━━ DOCUMENT EXTRACT ━━

# The Ontario Security Guard Act, & Security Work in General



## Thompson_JM (25 Jan 2006)

since the thread on Arming the TTC is starting to spirial, I thought that perhaps we should make a designated thread on private security, and all that is associated with it. in all its glory.....

so, Comments on security, the Ontario security guard act (or rather the up and comming act) and all that good stuff can go here....

MY personal opinion?

Im personally glad im getting into a class B pos. with my unit. until the security industry makes some drastic changes, I dont want anywhere near it. Unless youre in an area of the industry like Slim is where he is doing some fairly interesting work (CP/VIP stuff right?) the average Guard Job isnt worth what were getting paid... and i make 15 an hour at my hotel in downtown T.O.   
until use of force training for guards is manditory, Im not getting back into the trade anytime soon. I'll go RegF before i go back to it. To dangerous, no backup, little training, and little support.

Cheers
     Josh


----------



## ps387 (25 Jan 2006)

I have no knowledge of the Ontario Security Guard Act and I've never been a guard in Ontario, but I was one in Vancouver for a number of years. I even taught level one of the Basic Standards Training (BST) course required by the Private Investigators and Security Agencies Act (PISA). BST level one focused primarily on how to take notes and conduct patrols. There is also some information given about your legal rights and responsibilities and outlines some of the Criminal Code sections. BST level 2 does show guards how to physically restrain an individual, but the focus is on de-escalation and conflict resolution.Most instructors work very hard to convey the message to new guards that force is an absolute last resort and should never be initiated by the guard.  
As I said, I worked as a guard, and I did so in one of the worst neighbourhoods in Vancouver; the downtown east side. On the flip-side I assisted the RCMP with security for then-PM Chretien when his visited one of the facilities my company had a contract with. I worked a dinner event with Vancouver Police and the Secret Service where former-President Clinton was speaking and I covered a number of concerts and television/movie shoots. I have never once found myself in a position to use force or came in close enough proximity to someone who set off alarm bells, that they would be able to use it on me.

━━━

_WHAT YOU WILL DO_
[A] In the security-work forum thread, what hourly wage does Thompson_JM say he makes at his hotel in downtown Toronto?
[B] Do these statements agree with the security-work forum thread? Answer yes or no for each and quote the words that decide it.
(i) ps387 taught level one of the Basic Standards Training course.
(ii) BST level one focused mainly on physically restraining individuals.
(iii) ps387 once worked as a guard in Ontario.
[C] Continue the security-work forum thread from its last line.

━━ DATASET SECTION ━━

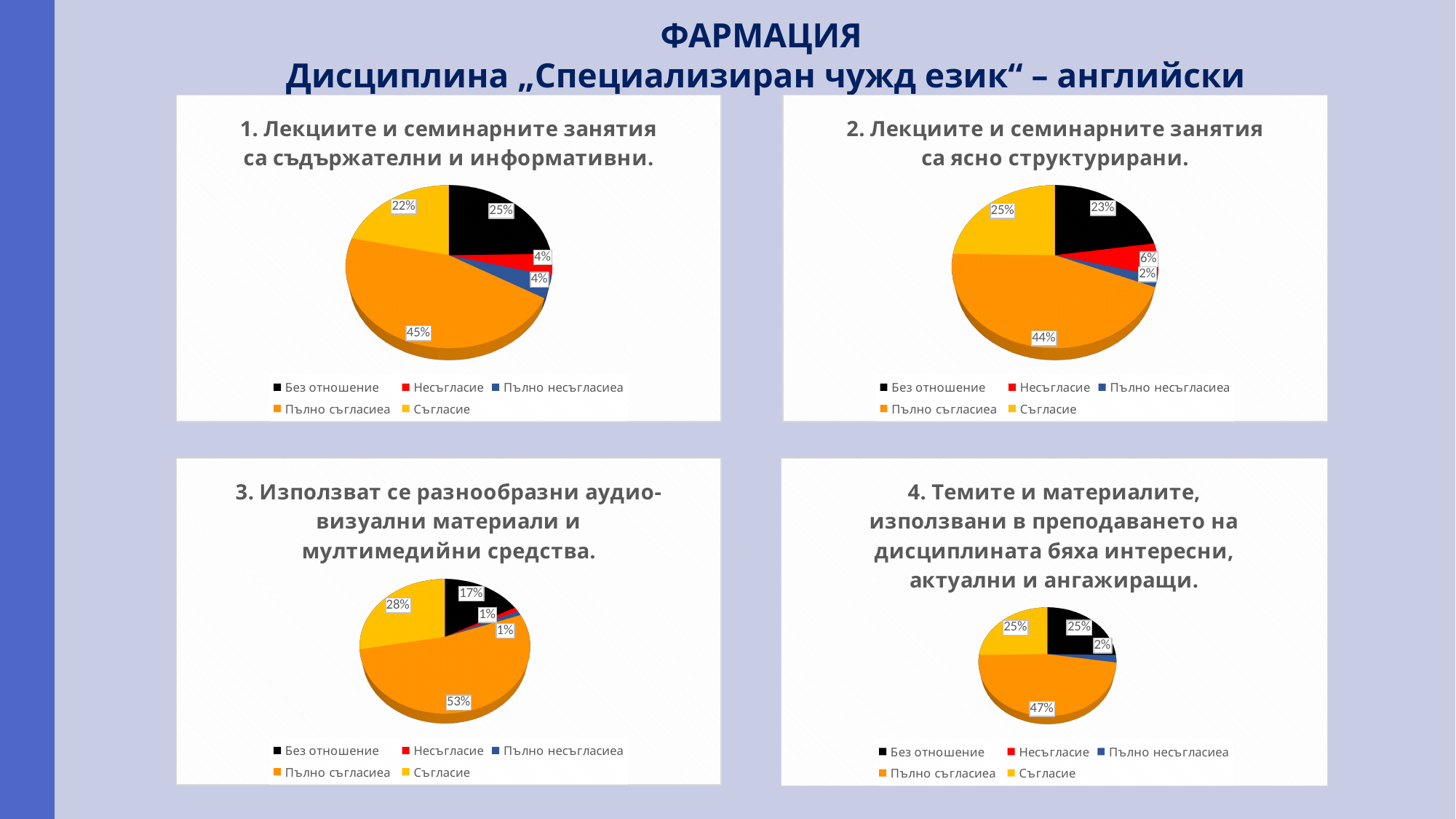
In the bottom-left chart (3. Използват се разнообразни аудио-визуални материали и мултимедийни средства), what percentage is shown for Без отношение? 17% In the top-right chart (2. Лекциите и семинарните занятия са ясно структурирани), what percentage is shown for Несъгласие? 6% In the top-left chart, what is the difference between the Без отношение share and the Съгласие share? 3% In the bottom-left chart, what is the difference between the Пълно съгласиеа share and the Съгласие share? 25% In the top-left chart (1. Лекциите и семинарните занятия са съдържателни и информативни), what share is labelled for Пълно съгласиеа? 45% In the top-right chart, which category has the largest slice? Пълно съгласиеа In the bottom-right chart (4. Темите и материалите...), what percentage is shown for Пълно съгласиеа? 47% How many entries does the legend of the top-right chart list? 5 In the top-right chart, which colour represents Съгласие? Yellow In the top-left chart, what percentage is shown for Съгласие? 22% In the bottom-right chart, which is larger: the share for Без отношение or the share for Пълно несъгласиеа? Без отношение What type of chart is used in the bottom-left panel? Pie chart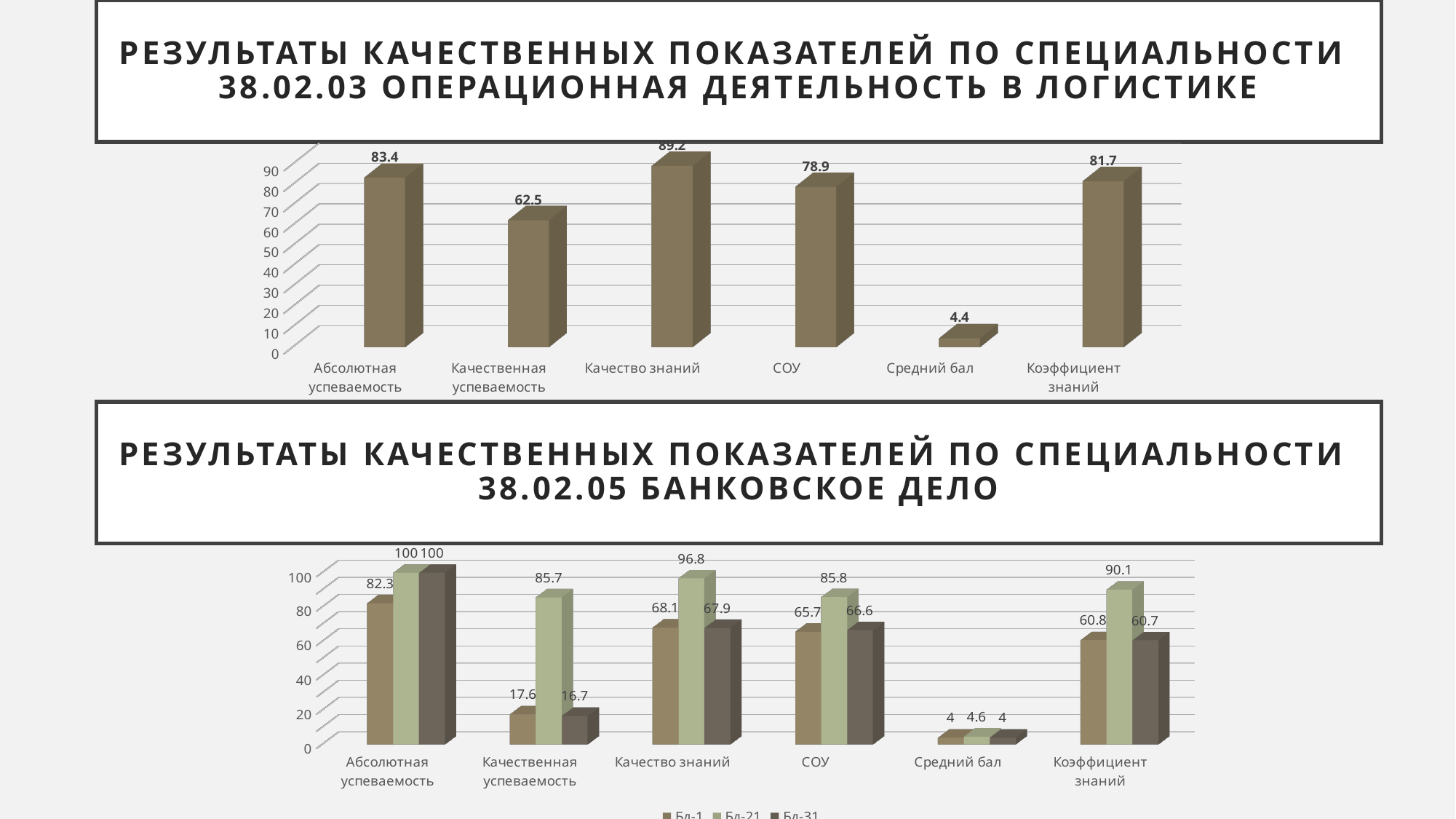
In the top chart (38.02.03 Операционная деятельность в логистике), what is the value for Абсолютная успеваемость? 83.4 In the bottom chart (38.02.05 Банковское дело), what is the difference between the middle (light green) series and the third (right) series for Коэффициент знаний? 29.4 In the top chart (38.02.03 Операционная деятельность в логистике), which category has the lowest value? Средний бал What kind of chart is the bottom chart (38.02.05 Банковское дело)? bar chart In the top chart (38.02.03 Операционная деятельность в логистике), what is the value for Средний бал? 4.4 In the bottom chart (38.02.05 Банковское дело), what is the value of the middle (light green) series for Качество знаний? 96.8 In the top chart (38.02.03 Операционная деятельность в логистике), which category has the highest value? Качество знаний In the bottom chart (38.02.05 Банковское дело), which is larger for СОУ: the first (left) series or the middle (light green) series? the middle (light green) series In the bottom chart (38.02.05 Банковское дело), what is the value of the first (left) series for Качественная успеваемость? 17.6 In the top chart (38.02.03 Операционная деятельность в логистике), what is the difference between Абсолютная успеваемость and Качественная успеваемость? 20.9 In the top chart (38.02.03 Операционная деятельность в логистике), how many categories are shown? 6 In the bottom chart (38.02.05 Банковское дело), how many series does the legend list? 3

━━━

_TASK-BY-TASK OUTPUTS_
[A] 15 an hour.

[B]
(i) Yes: "I even taught level one of the Basic Standards Training (BST) course required by the Private Investigators and Security Agencies Act (PISA)."
(ii) No: "BST level one focused primarily on how to take notes and conduct patrols."
(iii) No: "I've never been a guard in Ontario"

[C]
I think it's fine to provide people with the basic information as to how to defend themselves, but the chances that someone, when put in a stressfull situation where things are happening at the speed of light, is going to remember how to apply a bent-arm-bar taught in a 2 day course from 3 years ago is practically nil. 
The real purpose of security work is not to apprehend criminals, it is to observe and report information so the police can apprehend criminals. As I used to tell my students, if you are guarding a bank (common example as we had over 200 branches on contract) and someone were to come in and rob it, your job is to make note of the suspect and all the occurs. And if the suspect asks you to hold the door for him on the way out, do it...with a smile. The few guards that did try to stop a robbery (mostly note passers) or apprehend a suspect, were fired for violating the company's 'no force' policy. Many companies have this policy. It's not worth your health or their legal fees for you to physically 'interact' with someone while on duty. In my opinion, if you're in a position where you find yourself having to use force, you've done something wrong.

Cheers


----------



## zipperhead_cop (29 Jan 2006)

Well said, ps.  If all guards could keep that level headed approach to doing their jobs, you would have no problems.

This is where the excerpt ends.